Pourriez-vous donner une définition de la "créolisation" ?
La créolisation, c'est un métissage d'arts, ou de langages qui produit de l'inattendu. C'est une façon de se transformer de façon continue sans se perdre. C'est un espace où la dispersion permet de se rassembler, où les chocs de culture, la disharmonie, le désordre, l'interférence deviennent créateurs. C'est la création d'une culture ouverte et inextricable, qui bouscule l'uniformisation par les grandes centrales médiatiques et artistiques. Elle se fait dans tous les domaines, musiques, arts plastiques, littérature, cinéma, cuisine, à une allure vertigineuse…
Selon vous, l'Europe se créolise. Vous n'allez pas faire plaisir au courant souverainiste français…
Oui, l'Europe se créolise. Elle devient un archipel. Elle possède plusieurs langues et littératures très riches, qui s'influencent et s'interpénètrent, tous les étudiants les apprennent, en possèdent plusieurs, et pas seulement l'anglais. Et puis l'Europe abrite plusieurs sortes d'îles régionales, de plus en plus vivantes, de plus en plus présentes au monde, comme l'île catalane, ou basque, ou même bretonne. Sans compter la présence de populations venues d'Afrique, du Maghreb, des Caraïbes, chacune riche de cultures centenaires ou millénaires, certaines se refermant sur elles-mêmes, d'autre se créolisant à toute allure comme les jeunes Beurs des banlieues ou les Antillais. Cette présence d'espaces insulaires dans un archipel qui serait l'Europe rend les notions de frontières intra-européennes de plus en plus floues.
La notion d'identité nationale, ou ethnique, ou tribale devient beaucoup plus difficile dans un monde-archipel.
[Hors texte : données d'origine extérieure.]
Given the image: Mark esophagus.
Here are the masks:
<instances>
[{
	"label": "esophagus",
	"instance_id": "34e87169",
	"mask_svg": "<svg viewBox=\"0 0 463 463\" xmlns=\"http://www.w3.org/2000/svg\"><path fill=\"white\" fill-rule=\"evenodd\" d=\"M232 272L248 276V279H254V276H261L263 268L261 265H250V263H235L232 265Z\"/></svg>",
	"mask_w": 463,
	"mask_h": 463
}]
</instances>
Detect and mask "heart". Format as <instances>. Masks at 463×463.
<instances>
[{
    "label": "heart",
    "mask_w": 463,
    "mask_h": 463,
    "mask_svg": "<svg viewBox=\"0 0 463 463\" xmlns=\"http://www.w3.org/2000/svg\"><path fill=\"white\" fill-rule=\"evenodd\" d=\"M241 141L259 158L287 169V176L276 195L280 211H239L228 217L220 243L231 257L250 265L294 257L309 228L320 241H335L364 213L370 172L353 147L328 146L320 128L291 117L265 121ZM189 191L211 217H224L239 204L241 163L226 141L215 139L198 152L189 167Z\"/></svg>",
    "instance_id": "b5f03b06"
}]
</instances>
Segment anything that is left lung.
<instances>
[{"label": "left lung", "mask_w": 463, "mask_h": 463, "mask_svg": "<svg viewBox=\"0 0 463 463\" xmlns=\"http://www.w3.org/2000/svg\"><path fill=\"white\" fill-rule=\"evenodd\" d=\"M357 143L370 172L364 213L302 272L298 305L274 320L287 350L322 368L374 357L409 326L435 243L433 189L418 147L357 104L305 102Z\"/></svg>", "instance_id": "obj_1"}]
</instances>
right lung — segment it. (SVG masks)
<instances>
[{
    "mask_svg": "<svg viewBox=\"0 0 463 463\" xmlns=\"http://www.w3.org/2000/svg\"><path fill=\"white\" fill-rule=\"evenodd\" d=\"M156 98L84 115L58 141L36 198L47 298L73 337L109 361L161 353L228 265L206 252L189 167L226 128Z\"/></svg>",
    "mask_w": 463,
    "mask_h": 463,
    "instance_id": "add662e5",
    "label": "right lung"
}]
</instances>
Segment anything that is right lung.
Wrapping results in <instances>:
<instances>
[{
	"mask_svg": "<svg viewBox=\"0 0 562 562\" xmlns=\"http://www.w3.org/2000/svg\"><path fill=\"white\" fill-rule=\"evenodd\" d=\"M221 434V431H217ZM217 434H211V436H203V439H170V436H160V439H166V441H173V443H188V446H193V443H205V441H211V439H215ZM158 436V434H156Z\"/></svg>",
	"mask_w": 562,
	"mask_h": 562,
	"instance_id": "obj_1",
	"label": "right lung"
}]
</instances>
Il faudrait mieux, selon vous, s'ouvrir et se forger ce que vous appelez dans votre essai Poétique de la relation : une Identité-relation ?
Les identités fixes deviennent préjudiciables à la sensibilité de l'homme contemporain engagé dans un monde-chaos et vivant dans des sociétés créolisées. L'Identité-relation, ou l'"identité-rhizome" comme l'appelait Gilles Deleuze, semble plus adaptée à la situation. C'est difficile à admettre, cela nous remplit de craintes de remettre en cause l'unité de notre identité, le noyau dur et sans faille de notre personne, une identité refermée sur elle-même, craignant l'étrangeté, associée à une langue, une nation, une religion, parfois une ethnie, une race, une tribu, un clan, une entité bien définie à laquelle on s'identifie. Mais nous devons changer notre point de vue sur les identités, comme sur notre relation à l'autre.
Nous devons construire une personnalité instable, mouvante, créatrice, fragile, au carrefour de soi et des autres. Une Identité-relation. C'est une expérience très intéressante, car on se croit généralement autorisé à parler à l'autre du point de vue d'une identité fixe. Bien définie. Pure. Atavique. Maintenant, c'est impossible, même pour les anciens colonisés qui tentent de se raccrocher à leur passé ou leur ethnie. Et cela nous remplit de craintes et de tremblements de parler sans certitude, mais nous enrichit considérablement."